Pisco, and the many delicious cocktails and alcoholic mixed drinks made with it, has been popular for centuries and favored by royalty as well as the rich and famous worldwide. This exquisite spirit, second to none in the history of beverages, was savored by the Spanish Conquistadores from the time that the Marquis de Carabantes first imported the grapes to Peru from the Canary Islands in 1553. Pisco and its related cocktails was a fashionable alcoholic drink in California and New York since 1830, and the favorite drink to many Hollywood celebrities. (John Wayne was married to a Peruvian lady and was a connoisseur of great hand-crafted Pisco)
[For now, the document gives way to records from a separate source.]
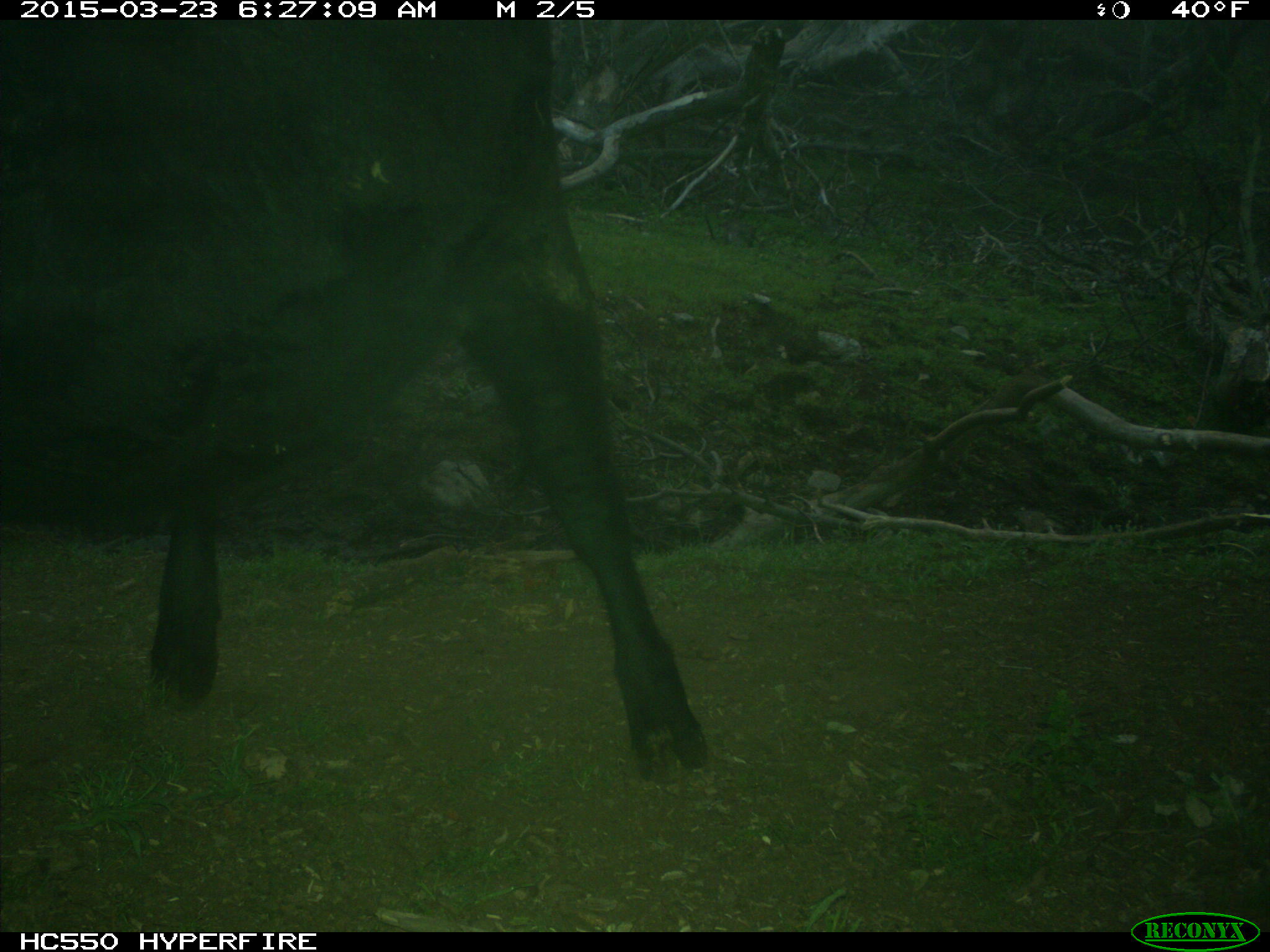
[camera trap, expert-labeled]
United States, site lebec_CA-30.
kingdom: Animalia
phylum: Chordata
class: Mammalia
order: Artiodactyla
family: Bovidae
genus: Bos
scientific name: Bos taurus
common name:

Rudyard Kipling, winner of the 1907 Nobel Prize in Literature, wrote in his opus “From Sea to Sea”, published in 1899…” “Pisco…the noblest and most beautiful product of our era…I have the theory that it is composed of little cherub wings, the glory of a tropical sunrise, the red of sunset clouds and fragments of ancient epics written by the great fallen masters.”

As trade between Peru and Europe grew during the colonial years, so did the international popularity of Pisco. Pisco production began to dramatically expand in the 1940’s, thanks to economic and social stability in Peru, emanating from the export of its rich copper and gold resources. In the years following the re-establishment of Pisco production, many different varieties of grapes were used, leading to a wide variation in flavor, aroma, viscosity and appearance. This served to enhance its popularity among the connoisseurs even more.

Some of the distinguishing characteristics of this superb spirit are the result of a strict Peruvian code of production:


Pisco is not aged, but rather is rested. According to Peruvian Pisco regulations, Pisco must be rested for a minimum of three months in “neutral vessels of glass, stainless steel or any other material that does not alter its physical, chemical, or organic properties”. Pisco 100 is rested for longer periods than required by official regulations to ensure the highest quality.


Pisco must be bottled after the “resting” process, without alteration or the addition of any substance that could alter the aroma, flavor or appearance.

Alcohol Content: 

By law, the distilled proof of Peruvian Pisco may not be regulated or reduced by water. The alcoholic content varies between 38% and 48% (76 proof – 96 proof).

Today, Pisco is prominently featured in the Cocktail Museum of Las Vegas and is fast becoming all the rage again in the U.S. and fashionable cities around the world.